What to work on - Below you will find a set of lines. Repeat them all exactly.

+++ The data

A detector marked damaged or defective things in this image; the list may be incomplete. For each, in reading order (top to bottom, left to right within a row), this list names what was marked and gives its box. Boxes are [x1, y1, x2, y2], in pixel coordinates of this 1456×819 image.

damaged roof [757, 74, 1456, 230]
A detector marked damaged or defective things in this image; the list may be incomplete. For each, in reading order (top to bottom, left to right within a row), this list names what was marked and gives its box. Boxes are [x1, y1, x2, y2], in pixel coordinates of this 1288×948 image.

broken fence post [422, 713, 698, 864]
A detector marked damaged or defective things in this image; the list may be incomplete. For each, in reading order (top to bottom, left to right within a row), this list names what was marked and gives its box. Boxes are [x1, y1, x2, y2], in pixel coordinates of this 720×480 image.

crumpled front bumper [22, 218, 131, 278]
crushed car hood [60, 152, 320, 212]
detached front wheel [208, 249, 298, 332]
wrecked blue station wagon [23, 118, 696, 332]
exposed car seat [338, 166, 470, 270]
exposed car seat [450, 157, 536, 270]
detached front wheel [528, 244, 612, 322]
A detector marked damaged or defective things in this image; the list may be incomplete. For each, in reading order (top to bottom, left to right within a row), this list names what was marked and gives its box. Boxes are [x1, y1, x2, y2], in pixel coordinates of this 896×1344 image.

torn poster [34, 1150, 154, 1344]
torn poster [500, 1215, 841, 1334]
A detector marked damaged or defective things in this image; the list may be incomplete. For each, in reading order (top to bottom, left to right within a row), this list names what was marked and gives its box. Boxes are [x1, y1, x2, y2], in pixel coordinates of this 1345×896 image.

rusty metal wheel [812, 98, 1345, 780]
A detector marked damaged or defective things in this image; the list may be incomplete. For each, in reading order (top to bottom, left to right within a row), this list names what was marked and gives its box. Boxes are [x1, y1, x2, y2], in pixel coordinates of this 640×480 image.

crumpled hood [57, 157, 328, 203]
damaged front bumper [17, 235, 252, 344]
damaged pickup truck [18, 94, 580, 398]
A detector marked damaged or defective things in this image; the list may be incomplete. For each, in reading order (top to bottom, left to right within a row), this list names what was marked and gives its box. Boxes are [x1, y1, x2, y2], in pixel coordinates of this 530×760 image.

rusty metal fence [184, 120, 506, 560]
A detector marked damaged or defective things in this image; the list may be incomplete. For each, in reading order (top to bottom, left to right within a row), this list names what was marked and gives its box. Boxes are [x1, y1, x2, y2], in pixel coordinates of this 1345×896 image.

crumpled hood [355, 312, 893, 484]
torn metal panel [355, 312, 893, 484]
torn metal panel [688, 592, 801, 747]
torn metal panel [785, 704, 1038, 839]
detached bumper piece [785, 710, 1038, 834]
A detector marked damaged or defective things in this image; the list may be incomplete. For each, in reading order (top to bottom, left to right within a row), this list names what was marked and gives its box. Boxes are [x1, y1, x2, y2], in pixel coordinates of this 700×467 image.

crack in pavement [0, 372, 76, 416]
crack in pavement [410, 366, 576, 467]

++++++

Task response -
A detector marked damaged or defective things in this image; the list may be incomplete. For each, in reading order (top to bottom, left to right within a row), this list names what was marked and gives its box. Boxes are [x1, y1, x2, y2], in pixel coordinates of this 1456×819 image.

damaged roof [757, 74, 1456, 230]
A detector marked damaged or defective things in this image; the list may be incomplete. For each, in reading order (top to bottom, left to right within a row), this list names what was marked and gives its box. Boxes are [x1, y1, x2, y2], in pixel coordinates of this 1288×948 image.

broken fence post [422, 713, 698, 864]
A detector marked damaged or defective things in this image; the list may be incomplete. For each, in reading order (top to bottom, left to right within a row), this list names what was marked and gives its box. Boxes are [x1, y1, x2, y2], in pixel coordinates of this 720×480 image.

crumpled front bumper [22, 218, 131, 278]
crushed car hood [60, 152, 320, 212]
detached front wheel [208, 249, 298, 332]
wrecked blue station wagon [23, 118, 696, 332]
exposed car seat [338, 166, 470, 270]
exposed car seat [450, 157, 536, 270]
detached front wheel [528, 244, 612, 322]
A detector marked damaged or defective things in this image; the list may be incomplete. For each, in reading order (top to bottom, left to right within a row), this list names what was marked and gives its box. Boxes are [x1, y1, x2, y2], in pixel coordinates of this 896×1344 image.

torn poster [34, 1150, 154, 1344]
torn poster [500, 1215, 841, 1334]
A detector marked damaged or defective things in this image; the list may be incomplete. For each, in reading order (top to bottom, left to right within a row), this list names what was marked and gives its box. Boxes are [x1, y1, x2, y2], in pixel coordinates of this 1345×896 image.

rusty metal wheel [812, 98, 1345, 780]
A detector marked damaged or defective things in this image; the list may be incomplete. For each, in reading order (top to bottom, left to right within a row), this list names what was marked and gives its box. Boxes are [x1, y1, x2, y2], in pixel coordinates of this 640×480 image.

crumpled hood [57, 157, 328, 203]
damaged front bumper [17, 235, 252, 344]
damaged pickup truck [18, 94, 580, 398]
A detector marked damaged or defective things in this image; the list may be incomplete. For each, in reading order (top to bottom, left to right within a row), this list names what was marked and gives its box. Boxes are [x1, y1, x2, y2], in pixel coordinates of this 530×760 image.

rusty metal fence [184, 120, 506, 560]
A detector marked damaged or defective things in this image; the list may be incomplete. For each, in reading order (top to bottom, left to right within a row), this list names what was marked and gives its box. Boxes are [x1, y1, x2, y2], in pixel coordinates of this 1345×896 image.

crumpled hood [355, 312, 893, 484]
torn metal panel [355, 312, 893, 484]
torn metal panel [688, 592, 801, 747]
torn metal panel [785, 704, 1038, 839]
detached bumper piece [785, 710, 1038, 834]
A detector marked damaged or defective things in this image; the list may be incomplete. For each, in reading order (top to bottom, left to right within a row), this list names what was marked and gives its box. Boxes are [x1, y1, x2, y2], in pixel coordinates of this 700×467 image.

crack in pavement [0, 372, 76, 416]
crack in pavement [410, 366, 576, 467]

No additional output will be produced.